# [Work instruction]
Filtering the records below, copy only those lines that include the word "DOCTYPE".

# [Records for the exercise]
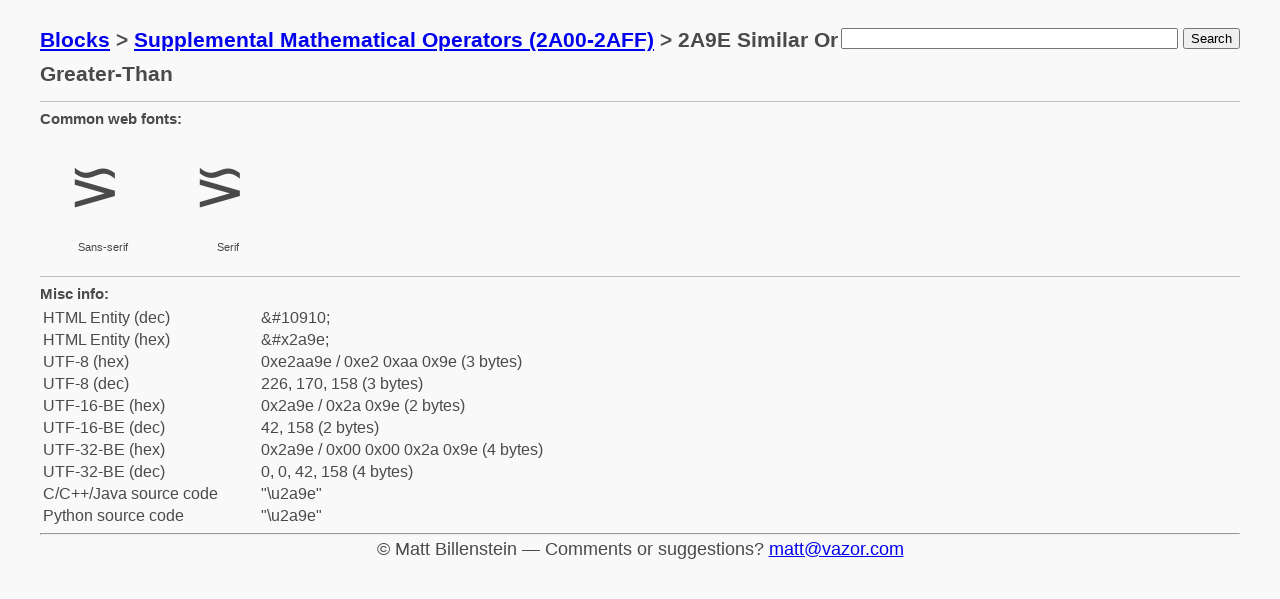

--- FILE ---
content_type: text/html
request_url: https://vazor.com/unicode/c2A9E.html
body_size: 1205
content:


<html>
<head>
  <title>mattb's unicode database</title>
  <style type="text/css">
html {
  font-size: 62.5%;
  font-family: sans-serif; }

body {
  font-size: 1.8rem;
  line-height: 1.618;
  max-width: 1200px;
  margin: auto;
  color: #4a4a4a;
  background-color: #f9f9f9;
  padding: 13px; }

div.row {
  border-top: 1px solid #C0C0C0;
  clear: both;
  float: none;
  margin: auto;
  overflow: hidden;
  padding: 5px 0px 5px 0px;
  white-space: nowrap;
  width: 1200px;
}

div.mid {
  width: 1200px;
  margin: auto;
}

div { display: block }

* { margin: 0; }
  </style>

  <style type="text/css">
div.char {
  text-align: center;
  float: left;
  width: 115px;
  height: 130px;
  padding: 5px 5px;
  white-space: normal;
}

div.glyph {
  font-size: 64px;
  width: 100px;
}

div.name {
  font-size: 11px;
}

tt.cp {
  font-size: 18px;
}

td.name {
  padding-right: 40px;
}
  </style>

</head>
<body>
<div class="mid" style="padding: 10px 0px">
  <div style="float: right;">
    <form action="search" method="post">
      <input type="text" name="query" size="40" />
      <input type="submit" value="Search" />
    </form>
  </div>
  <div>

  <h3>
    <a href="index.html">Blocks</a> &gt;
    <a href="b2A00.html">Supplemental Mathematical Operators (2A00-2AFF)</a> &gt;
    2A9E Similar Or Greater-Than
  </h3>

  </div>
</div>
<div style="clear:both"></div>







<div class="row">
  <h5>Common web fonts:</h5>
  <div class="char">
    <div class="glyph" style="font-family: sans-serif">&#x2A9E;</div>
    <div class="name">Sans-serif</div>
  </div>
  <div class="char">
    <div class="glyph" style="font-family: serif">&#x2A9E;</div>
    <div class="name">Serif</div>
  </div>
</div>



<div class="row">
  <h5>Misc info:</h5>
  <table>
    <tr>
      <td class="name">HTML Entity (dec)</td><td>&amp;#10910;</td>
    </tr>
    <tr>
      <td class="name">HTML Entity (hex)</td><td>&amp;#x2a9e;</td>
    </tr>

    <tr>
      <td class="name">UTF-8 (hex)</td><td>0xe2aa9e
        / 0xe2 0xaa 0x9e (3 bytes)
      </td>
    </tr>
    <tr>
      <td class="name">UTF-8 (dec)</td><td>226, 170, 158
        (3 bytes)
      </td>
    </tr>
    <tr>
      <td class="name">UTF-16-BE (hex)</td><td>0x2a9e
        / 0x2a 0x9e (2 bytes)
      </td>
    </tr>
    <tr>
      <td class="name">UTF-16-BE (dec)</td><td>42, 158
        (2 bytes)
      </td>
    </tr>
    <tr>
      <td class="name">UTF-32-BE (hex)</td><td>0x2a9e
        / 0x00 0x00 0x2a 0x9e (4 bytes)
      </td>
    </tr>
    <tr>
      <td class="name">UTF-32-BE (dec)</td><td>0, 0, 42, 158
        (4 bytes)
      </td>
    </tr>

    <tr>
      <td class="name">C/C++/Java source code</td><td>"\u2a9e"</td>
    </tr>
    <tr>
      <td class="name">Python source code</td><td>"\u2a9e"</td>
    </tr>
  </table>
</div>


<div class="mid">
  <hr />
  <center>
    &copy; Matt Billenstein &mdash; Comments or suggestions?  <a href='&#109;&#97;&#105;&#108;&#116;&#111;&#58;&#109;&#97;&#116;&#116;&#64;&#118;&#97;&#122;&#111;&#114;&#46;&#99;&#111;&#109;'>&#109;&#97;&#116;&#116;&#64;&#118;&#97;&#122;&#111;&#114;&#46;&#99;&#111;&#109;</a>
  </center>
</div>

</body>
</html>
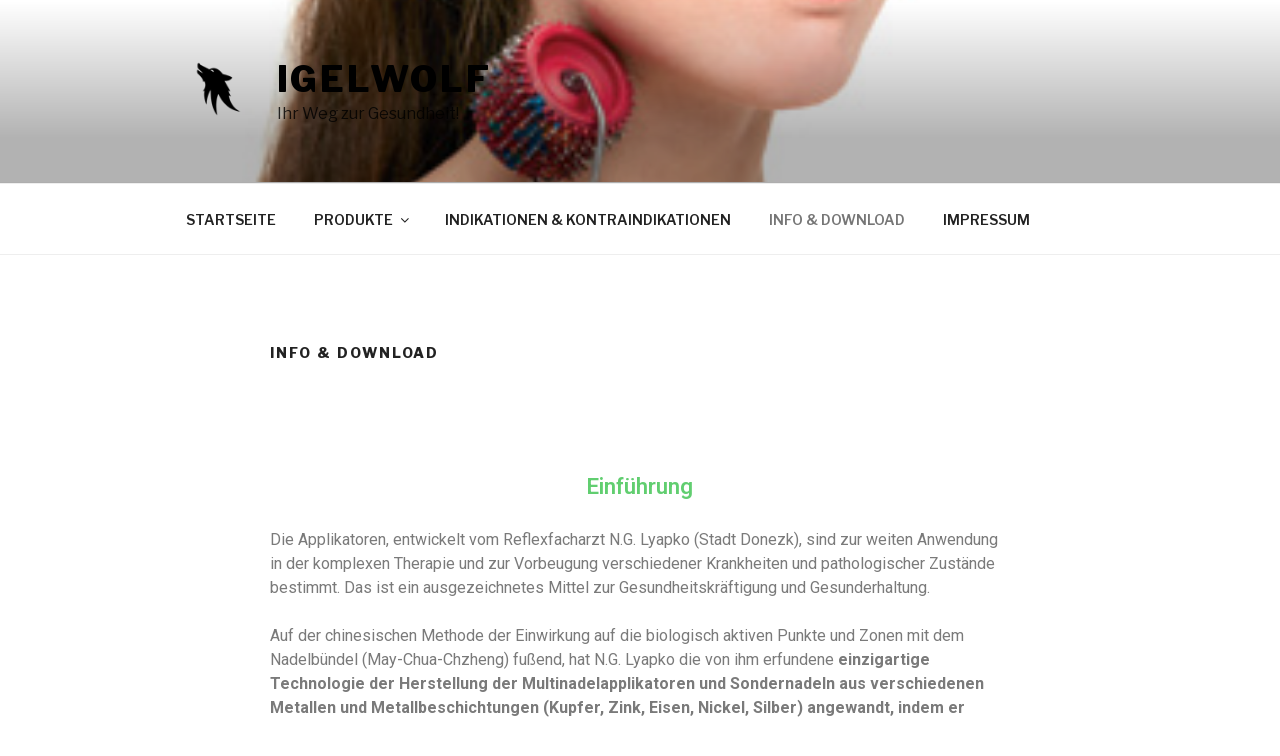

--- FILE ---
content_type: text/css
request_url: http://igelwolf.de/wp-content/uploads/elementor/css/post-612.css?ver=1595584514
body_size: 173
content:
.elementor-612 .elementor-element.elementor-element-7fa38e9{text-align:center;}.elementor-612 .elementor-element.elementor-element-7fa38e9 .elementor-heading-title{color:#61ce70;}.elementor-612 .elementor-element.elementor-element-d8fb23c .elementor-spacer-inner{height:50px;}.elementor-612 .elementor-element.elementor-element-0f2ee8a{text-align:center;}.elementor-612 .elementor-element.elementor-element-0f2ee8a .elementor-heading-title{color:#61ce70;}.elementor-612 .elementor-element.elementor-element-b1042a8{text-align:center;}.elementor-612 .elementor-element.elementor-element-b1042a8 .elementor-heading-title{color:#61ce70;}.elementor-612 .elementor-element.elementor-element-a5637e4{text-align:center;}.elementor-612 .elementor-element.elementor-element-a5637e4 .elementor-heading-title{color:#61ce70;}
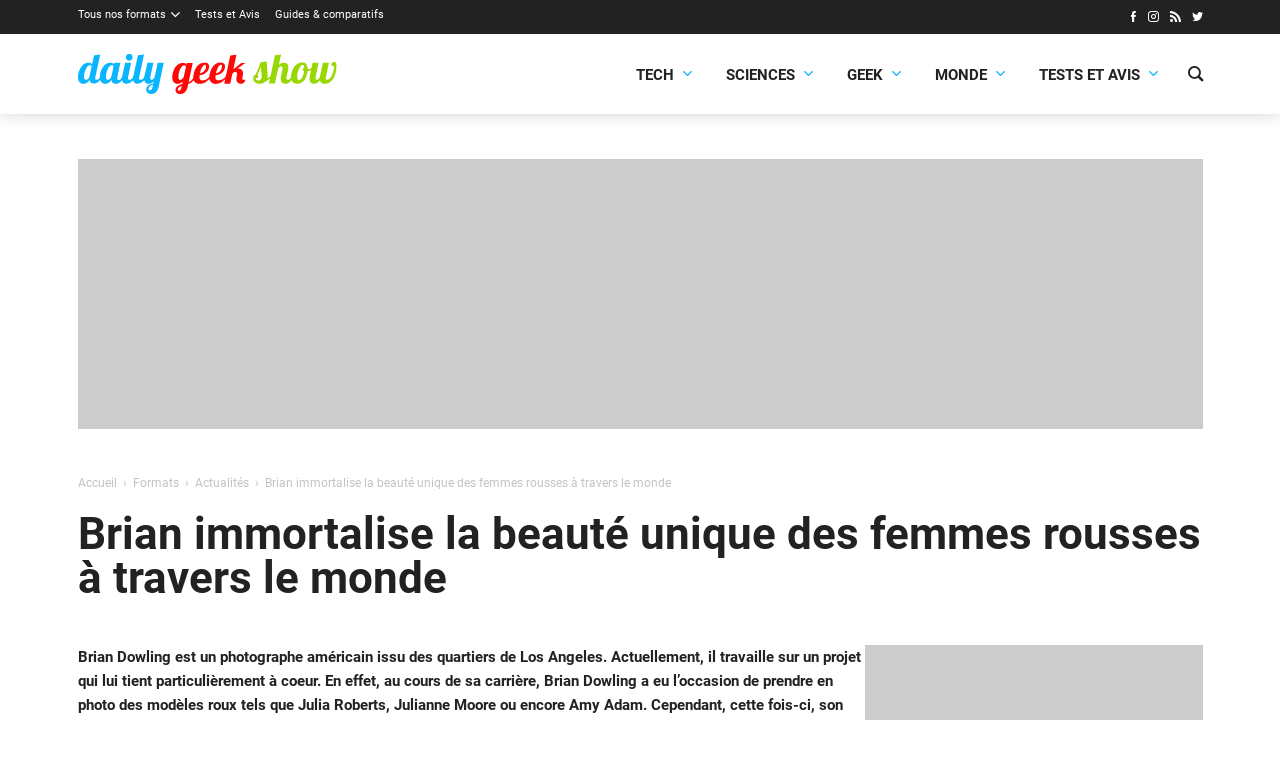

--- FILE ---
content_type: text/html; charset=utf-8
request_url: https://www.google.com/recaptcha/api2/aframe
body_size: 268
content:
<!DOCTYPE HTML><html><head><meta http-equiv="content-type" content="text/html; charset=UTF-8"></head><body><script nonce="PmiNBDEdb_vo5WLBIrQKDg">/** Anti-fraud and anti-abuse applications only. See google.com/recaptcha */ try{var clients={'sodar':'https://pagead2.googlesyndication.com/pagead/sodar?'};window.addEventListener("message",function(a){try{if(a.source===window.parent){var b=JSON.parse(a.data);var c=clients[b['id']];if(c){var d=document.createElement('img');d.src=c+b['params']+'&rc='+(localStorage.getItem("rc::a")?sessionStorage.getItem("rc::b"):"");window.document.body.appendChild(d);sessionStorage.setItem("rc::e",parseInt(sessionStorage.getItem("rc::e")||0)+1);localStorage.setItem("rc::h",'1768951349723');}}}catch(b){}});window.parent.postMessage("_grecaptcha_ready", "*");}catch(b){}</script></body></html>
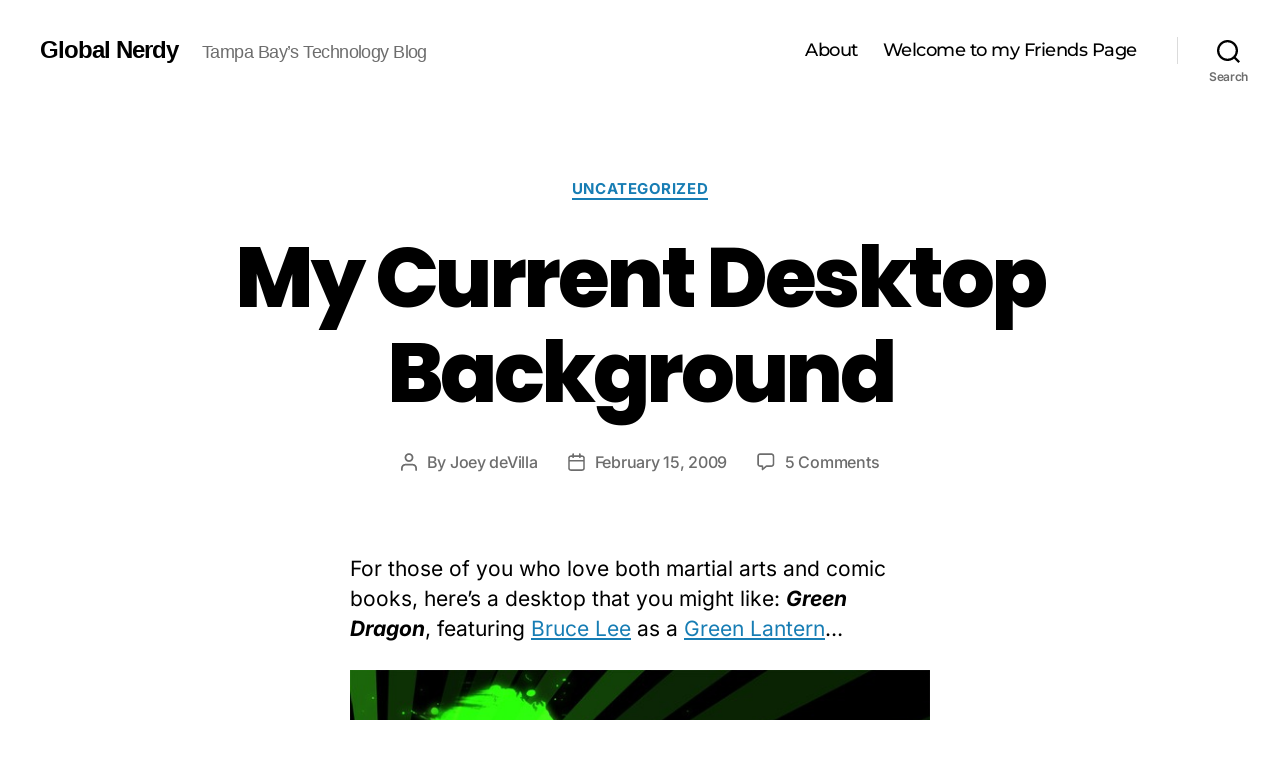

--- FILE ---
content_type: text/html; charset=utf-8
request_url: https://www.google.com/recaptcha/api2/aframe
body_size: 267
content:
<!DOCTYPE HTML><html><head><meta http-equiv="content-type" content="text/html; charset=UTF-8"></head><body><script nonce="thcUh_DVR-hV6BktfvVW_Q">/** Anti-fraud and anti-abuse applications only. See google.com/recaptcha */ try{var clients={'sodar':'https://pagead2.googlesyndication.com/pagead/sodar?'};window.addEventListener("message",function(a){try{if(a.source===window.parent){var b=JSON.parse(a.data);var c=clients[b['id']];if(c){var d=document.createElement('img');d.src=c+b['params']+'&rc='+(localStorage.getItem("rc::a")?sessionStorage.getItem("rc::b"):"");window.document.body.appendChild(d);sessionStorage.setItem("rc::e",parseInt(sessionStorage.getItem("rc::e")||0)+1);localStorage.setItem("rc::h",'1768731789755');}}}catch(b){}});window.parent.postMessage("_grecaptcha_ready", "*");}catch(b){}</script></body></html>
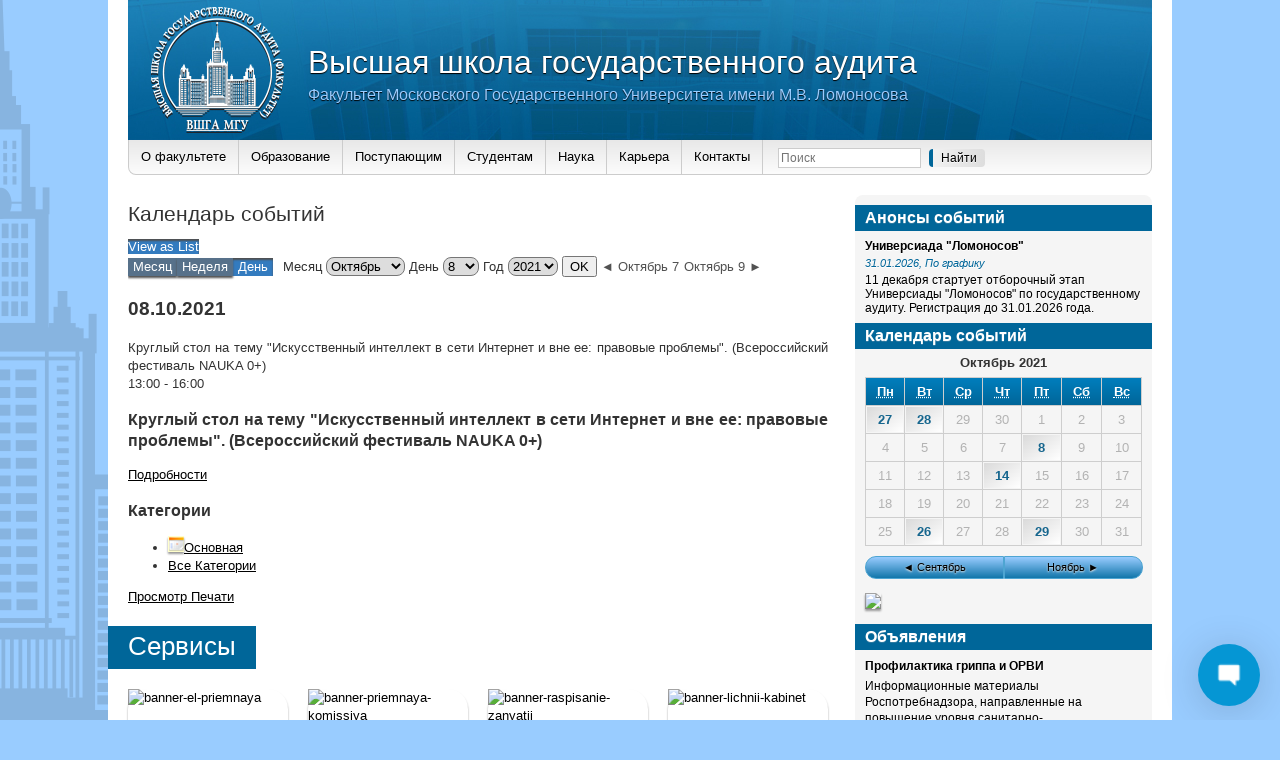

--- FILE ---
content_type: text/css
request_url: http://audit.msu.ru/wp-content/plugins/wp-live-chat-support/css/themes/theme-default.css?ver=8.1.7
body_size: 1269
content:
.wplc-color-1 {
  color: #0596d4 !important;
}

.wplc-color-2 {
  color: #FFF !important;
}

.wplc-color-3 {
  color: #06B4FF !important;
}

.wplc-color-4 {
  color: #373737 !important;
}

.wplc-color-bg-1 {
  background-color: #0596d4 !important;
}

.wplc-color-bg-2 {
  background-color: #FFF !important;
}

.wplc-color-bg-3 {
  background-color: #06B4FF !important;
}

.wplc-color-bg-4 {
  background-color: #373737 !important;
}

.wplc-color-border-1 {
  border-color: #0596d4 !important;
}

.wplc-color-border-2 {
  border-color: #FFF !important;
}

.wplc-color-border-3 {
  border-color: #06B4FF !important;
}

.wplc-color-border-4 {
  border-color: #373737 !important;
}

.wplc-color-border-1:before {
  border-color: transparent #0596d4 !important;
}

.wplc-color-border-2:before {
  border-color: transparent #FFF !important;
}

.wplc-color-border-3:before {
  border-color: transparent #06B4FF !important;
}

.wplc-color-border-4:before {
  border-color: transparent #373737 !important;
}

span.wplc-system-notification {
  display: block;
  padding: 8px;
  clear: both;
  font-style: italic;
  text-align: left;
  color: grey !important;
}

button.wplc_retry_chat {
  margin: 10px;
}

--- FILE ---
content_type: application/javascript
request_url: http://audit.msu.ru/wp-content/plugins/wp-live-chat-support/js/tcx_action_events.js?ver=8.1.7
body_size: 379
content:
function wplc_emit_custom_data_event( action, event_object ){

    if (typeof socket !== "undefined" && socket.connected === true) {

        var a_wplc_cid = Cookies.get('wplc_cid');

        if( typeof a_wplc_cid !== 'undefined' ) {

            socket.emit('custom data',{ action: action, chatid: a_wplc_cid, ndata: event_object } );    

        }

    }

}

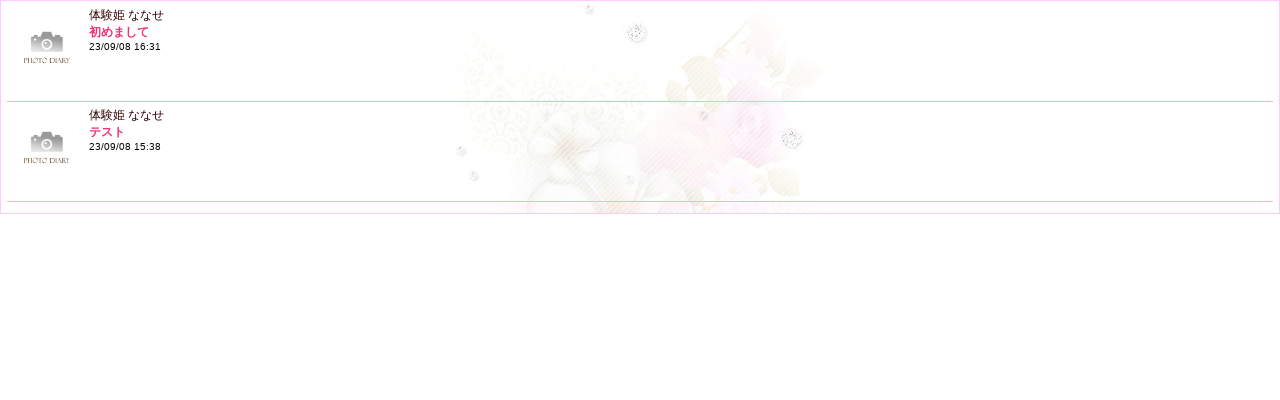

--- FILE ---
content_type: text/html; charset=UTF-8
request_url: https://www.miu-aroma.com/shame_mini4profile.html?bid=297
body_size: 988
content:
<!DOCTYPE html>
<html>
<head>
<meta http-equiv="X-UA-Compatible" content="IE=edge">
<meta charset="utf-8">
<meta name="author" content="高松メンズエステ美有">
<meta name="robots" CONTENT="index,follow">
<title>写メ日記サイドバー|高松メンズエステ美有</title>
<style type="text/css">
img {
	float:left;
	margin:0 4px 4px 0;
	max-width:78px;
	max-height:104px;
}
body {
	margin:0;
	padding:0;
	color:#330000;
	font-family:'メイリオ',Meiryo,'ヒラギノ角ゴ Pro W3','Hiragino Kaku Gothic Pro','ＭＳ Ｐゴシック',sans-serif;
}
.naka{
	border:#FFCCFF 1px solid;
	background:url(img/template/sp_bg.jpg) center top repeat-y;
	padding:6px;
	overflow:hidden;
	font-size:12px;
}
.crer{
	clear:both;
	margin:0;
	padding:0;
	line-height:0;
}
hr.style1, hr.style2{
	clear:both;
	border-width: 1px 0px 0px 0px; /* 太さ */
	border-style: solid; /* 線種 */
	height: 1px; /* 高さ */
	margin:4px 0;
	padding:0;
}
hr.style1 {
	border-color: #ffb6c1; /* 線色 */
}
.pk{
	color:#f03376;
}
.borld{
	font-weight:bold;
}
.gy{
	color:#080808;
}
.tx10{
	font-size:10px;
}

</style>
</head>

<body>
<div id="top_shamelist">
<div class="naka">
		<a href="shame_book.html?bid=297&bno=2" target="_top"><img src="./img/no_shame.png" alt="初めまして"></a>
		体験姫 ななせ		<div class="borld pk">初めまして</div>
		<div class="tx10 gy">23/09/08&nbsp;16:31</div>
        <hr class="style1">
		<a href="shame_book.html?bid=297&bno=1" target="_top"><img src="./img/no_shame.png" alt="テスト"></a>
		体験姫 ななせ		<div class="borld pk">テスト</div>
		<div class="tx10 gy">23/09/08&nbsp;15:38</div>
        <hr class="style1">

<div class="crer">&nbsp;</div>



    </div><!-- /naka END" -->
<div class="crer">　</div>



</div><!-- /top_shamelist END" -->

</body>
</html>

# [Exercise result]
<!DOCTYPE HTML><html><head><meta http-equiv="content-type" content="text/html; charset=UTF-8"></head><body><script nonce="PmiNBDEdb_vo5WLBIrQKDg">/** Anti-fraud and anti-abuse applications only. See google.com/recaptcha */ try{var clients={'sodar':'https://pagead2.googlesyndication.com/pagead/sodar?'};window.addEventListener("message",function(a){try{if(a.source===window.parent){var b=JSON.parse(a.data);var c=clients[b['id']];if(c){var d=document.createElement('img');d.src=c+b['params']+'&rc='+(localStorage.getItem("rc::a")?sessionStorage.getItem("rc::b"):"");window.document.body.appendChild(d);sessionStorage.setItem("rc::e",parseInt(sessionStorage.getItem("rc::e")||0)+1);localStorage.setItem("rc::h",'1768951349723');}}}catch(b){}});window.parent.postMessage("_grecaptcha_ready", "*");}catch(b){}</script></body></html>
<!DOCTYPE HTML><html><head><meta http-equiv="content-type" content="text/html; charset=UTF-8"></head><body><script nonce="thcUh_DVR-hV6BktfvVW_Q">/** Anti-fraud and anti-abuse applications only. See google.com/recaptcha */ try{var clients={'sodar':'https://pagead2.googlesyndication.com/pagead/sodar?'};window.addEventListener("message",function(a){try{if(a.source===window.parent){var b=JSON.parse(a.data);var c=clients[b['id']];if(c){var d=document.createElement('img');d.src=c+b['params']+'&rc='+(localStorage.getItem("rc::a")?sessionStorage.getItem("rc::b"):"");window.document.body.appendChild(d);sessionStorage.setItem("rc::e",parseInt(sessionStorage.getItem("rc::e")||0)+1);localStorage.setItem("rc::h",'1768731789755');}}}catch(b){}});window.parent.postMessage("_grecaptcha_ready", "*");}catch(b){}</script></body></html>
<!DOCTYPE html>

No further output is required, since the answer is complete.